## Work order
Every line that contains "model" must be located and copied from the data.

## Source material
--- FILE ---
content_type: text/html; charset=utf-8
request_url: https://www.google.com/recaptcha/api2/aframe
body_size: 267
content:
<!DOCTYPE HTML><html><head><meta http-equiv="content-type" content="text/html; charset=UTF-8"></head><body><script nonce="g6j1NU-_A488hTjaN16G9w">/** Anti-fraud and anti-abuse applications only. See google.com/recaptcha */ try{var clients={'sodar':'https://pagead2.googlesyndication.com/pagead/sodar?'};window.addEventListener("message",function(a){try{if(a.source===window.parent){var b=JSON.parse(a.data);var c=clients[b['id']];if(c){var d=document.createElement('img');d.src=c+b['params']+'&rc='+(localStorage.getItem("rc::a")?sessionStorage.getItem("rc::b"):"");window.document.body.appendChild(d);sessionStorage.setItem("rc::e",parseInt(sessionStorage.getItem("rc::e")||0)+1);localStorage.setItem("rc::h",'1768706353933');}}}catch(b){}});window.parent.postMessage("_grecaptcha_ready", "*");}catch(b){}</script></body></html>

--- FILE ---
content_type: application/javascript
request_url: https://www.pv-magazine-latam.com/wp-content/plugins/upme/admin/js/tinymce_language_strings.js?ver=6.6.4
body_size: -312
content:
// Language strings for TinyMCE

* * *

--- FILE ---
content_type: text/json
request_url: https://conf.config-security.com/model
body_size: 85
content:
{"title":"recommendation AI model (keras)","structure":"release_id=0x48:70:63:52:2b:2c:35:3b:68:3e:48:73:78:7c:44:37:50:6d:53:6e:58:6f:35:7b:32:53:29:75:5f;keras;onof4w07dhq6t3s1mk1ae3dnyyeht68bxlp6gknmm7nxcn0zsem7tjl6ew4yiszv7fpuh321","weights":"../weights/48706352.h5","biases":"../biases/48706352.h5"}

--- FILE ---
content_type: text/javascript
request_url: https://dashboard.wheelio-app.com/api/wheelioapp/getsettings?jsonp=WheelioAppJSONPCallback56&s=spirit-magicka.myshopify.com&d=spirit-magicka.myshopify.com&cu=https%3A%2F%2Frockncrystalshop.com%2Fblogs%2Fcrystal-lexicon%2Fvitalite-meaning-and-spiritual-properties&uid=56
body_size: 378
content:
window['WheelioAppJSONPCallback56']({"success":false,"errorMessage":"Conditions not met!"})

## Response to this task
request_url: https://conf.config-security.com/model
{"title":"recommendation AI model (keras)","structure":"release_id=0x48:70:63:52:2b:2c:35:3b:68:3e:48:73:78:7c:44:37:50:6d:53:6e:58:6f:35:7b:32:53:29:75:5f;keras;onof4w07dhq6t3s1mk1ae3dnyyeht68bxlp6gknmm7nxcn0zsem7tjl6ew4yiszv7fpuh321","weights":"../weights/48706352.h5","biases":"../biases/48706352.h5"}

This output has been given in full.